Spitfire blankets were made to mark Basotho’s participation in the second world war. Twenty thousand Basotho collected enough money to pay for 25 spitfire fighters for the Royal Air Force, which flew under the Basutoland squadron in the British battle.    

Majaba-jaba blanket
Majaba-jaba blanket
Image: Supplied

The popular Seanamarena is a blanket reserved for royals, while Pitseng acknowledges a village of the same name in Lesotho’s Leribe district.

“Sefate blanket came about when Basotho looked for work in the SA mines,” Makhema says. “Rebels who did not like the treatment they got at the mines left as gangsters. They stole from those who still worked at the mines and could afford to buy themselves blankets. The gangsters would command others to get them a blanket from a tree (sefate), referring to the wearer of the blanket as a tree.”

She adds, “Many of the blankets that come to Lesotho have lines, what we call mela. The historical reason behind the lines is believed to be a factory fault. But Basotho resonate with the lines differently. When they put together the animal skins they wore, they made a line that came from the head all the way to the back, along the spine of the wearer. This was key to their design. So, Basotho linked the lines on the blanket to the line on their own animal skin blankets. When the marketers and researchers realised this, the lot that were sold to Lesotho would have those lines.”

Into the future

This is how the blankets gradually came to have Basotho signatures. New generations of designers have added to this with the Bodulo blanket. Inspired by Litema, a form of Basotho mural art, it signifies Basotho’s traditional lifestyle with images of Mokorotlo (the Basotho hat); poone (maize crop) and the horse.

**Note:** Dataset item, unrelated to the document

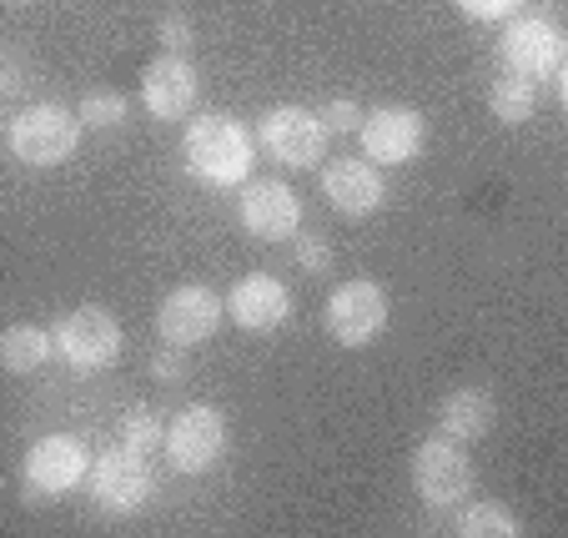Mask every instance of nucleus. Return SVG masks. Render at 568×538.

Thabo Makhetha's lastes designs taking the Basotho blanket textile into the future
Thabo Makhetha's lastes designs taking the Basotho blanket textile into the future
Image: Supplied

Taking things further is designer Thabo Makhetha Kwinana, who has modified the blanket for contemporary design. Her rose coat inspired by an Alexander McQueen design, which she wore to a horse-racing event, sparked a lot of interest, which saw her delving deep into experimenting with the blanket to make capes, coats and jackets.

On the revelations that came with the blanket, she says “working with the blanket opened me up to questions about history and who owns the textiles. And finding the balance in fashion between communities and business. The Sanlam exhibition covers very well the different labels and wool content of the blankets. Lesotho has mohair from the sheep in the country. For me looking at sustainability right now that relationship between business and community becomes very important.”

Kwinana is preparing to debut a new collection for SA Fashion Week later in April and with it she steps into owning the blanket (instead of getting it) with her own textile design.

Sutha Ke Fete features heritage blankets from the National Museum in Bloemfontein, with 26 Basotho blankets from the Sanlam Art Collection, including Aranda’s Young Basotho Designer range. The exhibition runs at the Sanlam Art Gallery in Bellville until June 14 and comes to Sanlam’s Art Lounge in Sandton, Johannesburg, for Heritage Month in September.